What is/are the largest problem sizes (for knap1.c and knap.c) that each program is able to handle, based on the configuration of capital machines?
Can you confirm the asymptotic complexity of the two algorithms? Can you demonstrate this visually in a clean and simple [Hint: a straight line conveys the most information to your reader, so a plot of actual execution time vs. predicted execution time would be most informative] plot?
By keeping the value of N*C fixed to a "reasonably large" value, say 4G(4,000,000,000), you can study how sensitive the execution time (of both programs) is to the aspect ratio of the "table." For example, you could choose 6-8 independent values of N and C.
Example: N=40 and C=100,000,000 or N=40,000 and C=100,000. Can you demonstrate your conclusions easily and visually by s simple, clean plot [e.g., execution time as a function of (?)]
Extra credit for other interesting experiments/observations/analyses.

Report

The rest of your report should follow the standard rules. Aa a minimum, you should report the performance on the k100x100M input data file for each of the other parallel programs you develop and submit.
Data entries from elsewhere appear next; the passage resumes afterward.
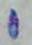
magnification = 1000x
modality = photomicrograph
identification = Toxoplasma gondii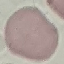

{
  "malaria_status": "uninfected",
  "preparation": "thin smear",
  "stain": "Giemsa",
  "image_type": "automatically extracted cell patch, resized to 64 × 64 pixels",
  "capture": "smartphone through the microscope eyepiece"
}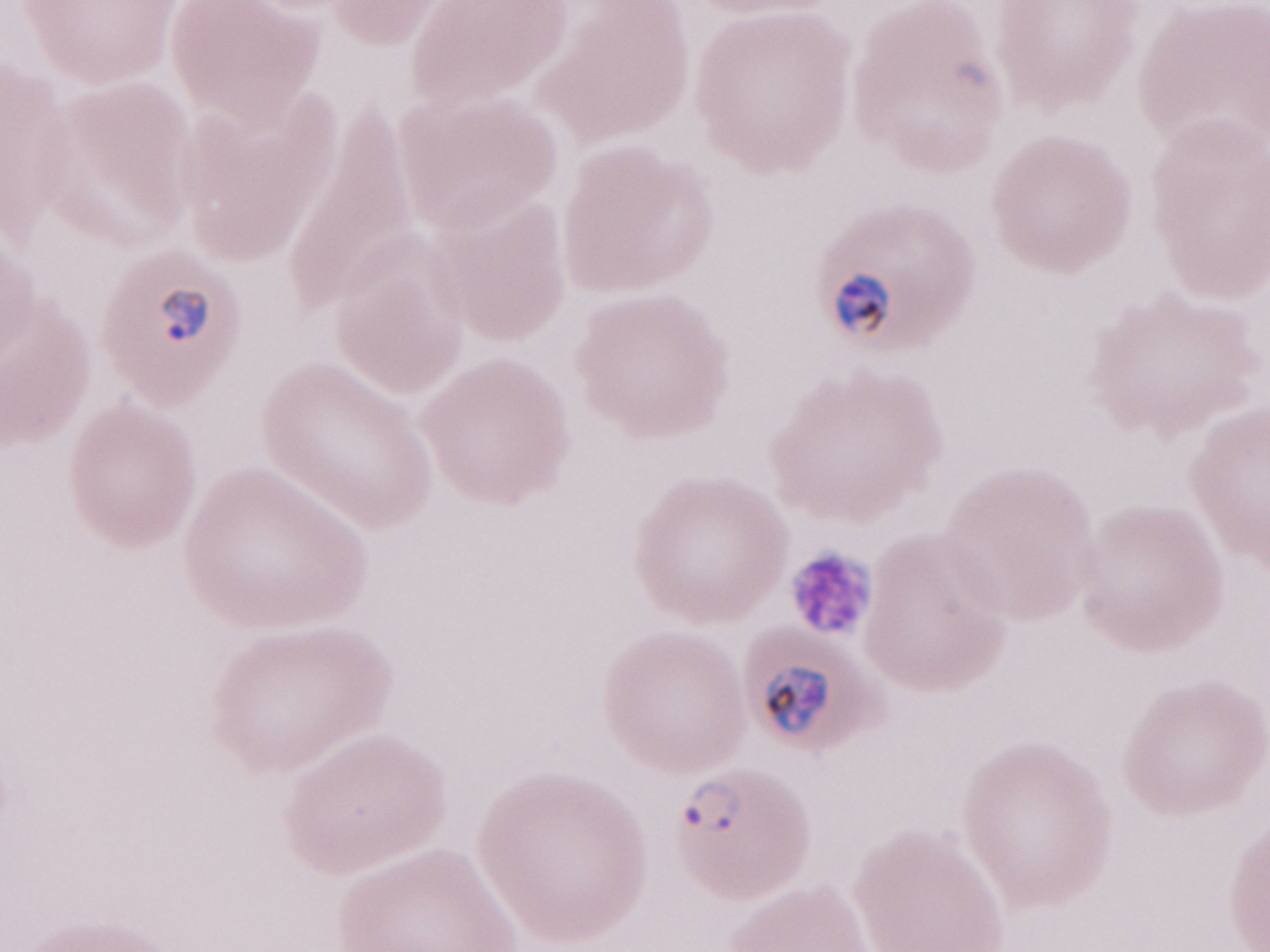 Thin peripheral-blood smear. Olympus BX43 microscope, Olympus DP73 camera. Patient diagnosis: malaria infection. May-Grünwald-Giemsa (MGG) stain. 1,000x magnification. Image is 1270×952 pixels. One field of this slide.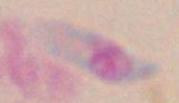
Toxoplasma gondii is shown. Photomicrograph. 1000x magnification.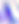

modality = micrograph
magnification = 400x
identification = Toxoplasma gondiiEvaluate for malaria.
Record times for the part of your code that computes the main recursive call, and report speedups for 1 through 8 threads. Specifically,

knap2: Measure the execution time as a function of the number of processors, and observe the speedup with respect to the knap1 sequential version. Do this for a range of values of depth for all three variations of coarse grain parallelism. Show your speedup plots (3 plots, one for each parallel implementation), and report the value that provides the best performance for each type of variation.
knap3: Measure the execution time as a function of the number of processors. Show your speedup plot with respect to the sequential version knap1.
[Extra-credit] knap4: Measure the execution time as a function of the number of processors, and observe the speedup. Do this for a range of values of depth. Show your speedup plots, and report the value that provides the best performance.

Based on the above questions, was the code memory-bound or compute bound? Why? Submit the report (a file named "PA3.R.pdf") via Checkin.